**やること**.
A. 祭祀財産についての本文を読んで、次の問いに答えてください。
(i) 「祭具」の例として挙げられているものは何ですか。
(ii) 最高裁判所は、遺骨が誰に帰属すると判断していますか。
(iii) 祭祀財産を遺産分割の対象にすると、どうなってしまうと書かれていますか。
B. 祭祀財産についての本文のうち「一身専属権以外にも、相続財産」を含むところから書き始め、「原則引き継ぐことになります。」で終えてください。その際、「家系図」を「系図」に置き換えてください。

一身専属権以外にも、相続財産に含まれないものがあります。それは祭祀財産と呼ばれるものです。
上記897条の条文を見てわかるとおり、祭祀財産とは、「系譜」・「祭具」・「墳墓」のことをいいます。
「系譜」とは、親族関係などを表す家系図のことです。
「祭具」とは、祭祀の際に使用するもので、仏壇や十字架などのことです。
「墳墓」とは、簡単にいうと墓石や墓地などのことになります。
これらの祭祀財産は、相続財産の対象とはならず、祭祀承継者という特定の者が原則引き継ぐことになります。
遺骨について
遺骨が祭祀財産なのか相続財産なのかという問題があります。相続財産に含まれるという事になれば、遺産分割の対象となりますが、最高裁判所は遺骨は祭祀承継者に帰属するという判断をしています。
つまり、遺骨は祭祀財産に含まれるということです。とはいっても、そもそも遺骨が人の所有権の客体になるのかといった議論もあり、祭祀承継者が承継するという見解が有力ではありますが、まだ一般的な見解として定まってはいないようです。
祭祀承継者
祭祀財産を遺産分割の対象としてしまうと、相続人間でのトラブルの原因となってしまうので、祭祀財産は祭祀承継者という原則1人に受け継がれて、祭祀承継者が祭祀財産を管理していくこととなりますが、では祭祀承継者はどのように決まっていくのでしょうか。

**提供情報**.
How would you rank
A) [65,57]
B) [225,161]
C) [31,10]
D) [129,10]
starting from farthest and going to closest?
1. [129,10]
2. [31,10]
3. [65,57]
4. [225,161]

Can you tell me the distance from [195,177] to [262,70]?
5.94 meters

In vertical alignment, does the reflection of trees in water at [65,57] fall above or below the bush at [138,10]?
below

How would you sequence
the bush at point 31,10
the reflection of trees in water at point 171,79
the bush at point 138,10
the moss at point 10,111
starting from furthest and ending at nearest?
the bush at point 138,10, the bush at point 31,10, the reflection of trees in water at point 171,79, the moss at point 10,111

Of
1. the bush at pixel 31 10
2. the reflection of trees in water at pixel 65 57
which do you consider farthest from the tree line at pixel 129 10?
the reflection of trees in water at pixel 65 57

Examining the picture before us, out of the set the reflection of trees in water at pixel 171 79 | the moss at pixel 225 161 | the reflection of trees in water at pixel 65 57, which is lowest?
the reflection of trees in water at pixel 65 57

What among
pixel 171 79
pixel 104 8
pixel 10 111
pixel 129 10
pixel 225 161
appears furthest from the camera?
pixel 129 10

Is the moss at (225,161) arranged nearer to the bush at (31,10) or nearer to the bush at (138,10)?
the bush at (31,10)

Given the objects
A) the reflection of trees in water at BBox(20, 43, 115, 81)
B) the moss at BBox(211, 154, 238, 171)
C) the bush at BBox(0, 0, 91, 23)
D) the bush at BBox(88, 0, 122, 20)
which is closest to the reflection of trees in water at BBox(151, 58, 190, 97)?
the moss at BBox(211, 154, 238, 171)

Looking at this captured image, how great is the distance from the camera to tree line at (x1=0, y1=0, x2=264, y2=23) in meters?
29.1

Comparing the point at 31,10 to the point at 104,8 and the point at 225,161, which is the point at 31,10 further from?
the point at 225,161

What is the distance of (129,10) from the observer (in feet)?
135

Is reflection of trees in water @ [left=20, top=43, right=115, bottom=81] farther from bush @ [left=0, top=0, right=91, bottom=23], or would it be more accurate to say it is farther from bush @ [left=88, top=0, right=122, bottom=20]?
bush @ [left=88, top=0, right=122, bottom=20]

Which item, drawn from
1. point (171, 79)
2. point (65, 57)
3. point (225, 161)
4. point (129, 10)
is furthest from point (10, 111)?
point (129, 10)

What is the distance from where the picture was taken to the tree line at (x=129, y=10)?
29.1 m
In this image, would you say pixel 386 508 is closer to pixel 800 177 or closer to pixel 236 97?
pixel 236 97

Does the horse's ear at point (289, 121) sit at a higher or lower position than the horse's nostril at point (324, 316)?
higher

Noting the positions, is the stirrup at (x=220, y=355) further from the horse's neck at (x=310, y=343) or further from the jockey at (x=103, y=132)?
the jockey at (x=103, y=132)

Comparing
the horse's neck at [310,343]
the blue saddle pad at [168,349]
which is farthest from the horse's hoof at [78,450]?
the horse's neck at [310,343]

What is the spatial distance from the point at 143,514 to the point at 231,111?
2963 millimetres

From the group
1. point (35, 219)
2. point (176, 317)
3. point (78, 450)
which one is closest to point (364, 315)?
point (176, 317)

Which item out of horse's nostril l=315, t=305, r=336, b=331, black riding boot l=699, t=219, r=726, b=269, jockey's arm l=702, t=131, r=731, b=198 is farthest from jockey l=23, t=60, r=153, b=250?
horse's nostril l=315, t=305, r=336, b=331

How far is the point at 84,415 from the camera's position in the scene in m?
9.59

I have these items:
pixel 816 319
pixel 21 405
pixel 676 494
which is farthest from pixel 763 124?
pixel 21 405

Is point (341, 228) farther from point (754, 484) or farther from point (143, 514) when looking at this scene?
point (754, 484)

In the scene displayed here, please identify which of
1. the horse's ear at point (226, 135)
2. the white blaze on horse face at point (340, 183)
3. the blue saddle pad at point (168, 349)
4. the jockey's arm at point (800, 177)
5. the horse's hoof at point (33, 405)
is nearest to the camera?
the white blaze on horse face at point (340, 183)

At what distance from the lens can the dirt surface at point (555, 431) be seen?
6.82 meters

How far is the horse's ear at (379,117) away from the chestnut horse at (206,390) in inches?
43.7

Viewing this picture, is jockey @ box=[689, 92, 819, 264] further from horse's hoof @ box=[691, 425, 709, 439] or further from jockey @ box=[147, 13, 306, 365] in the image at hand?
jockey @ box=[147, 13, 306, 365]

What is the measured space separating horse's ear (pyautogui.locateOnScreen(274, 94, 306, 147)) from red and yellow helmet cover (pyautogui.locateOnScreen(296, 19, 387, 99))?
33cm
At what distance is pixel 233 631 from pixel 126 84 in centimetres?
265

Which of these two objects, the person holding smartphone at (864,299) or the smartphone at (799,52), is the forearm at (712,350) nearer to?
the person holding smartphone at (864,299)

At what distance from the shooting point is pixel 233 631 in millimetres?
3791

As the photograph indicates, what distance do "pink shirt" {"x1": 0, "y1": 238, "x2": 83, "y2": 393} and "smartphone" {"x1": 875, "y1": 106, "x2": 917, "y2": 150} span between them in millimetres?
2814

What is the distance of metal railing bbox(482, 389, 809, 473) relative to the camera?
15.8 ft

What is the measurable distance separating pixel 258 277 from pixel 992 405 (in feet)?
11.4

**解答例**.
A.
(i) 仏壇や十字架
(ii) 祭祀承継者
(iii) 相続人間でのトラブルの原因となってしまう。

B.
一身専属権以外にも、相続財産に含まれないものがあります。それは祭祀財産と呼ばれるものです。
上記897条の条文を見てわかるとおり、祭祀財産とは、「系譜」・「祭具」・「墳墓」のことをいいます。
「系譜」とは、親族関係などを表す系図のことです。
「祭具」とは、祭祀の際に使用するもので、仏壇や十字架などのことです。
「墳墓」とは、簡単にいうと墓石や墓地などのことになります。
これらの祭祀財産は、相続財産の対象とはならず、祭祀承継者という特定の者が原則引き継ぐことになります。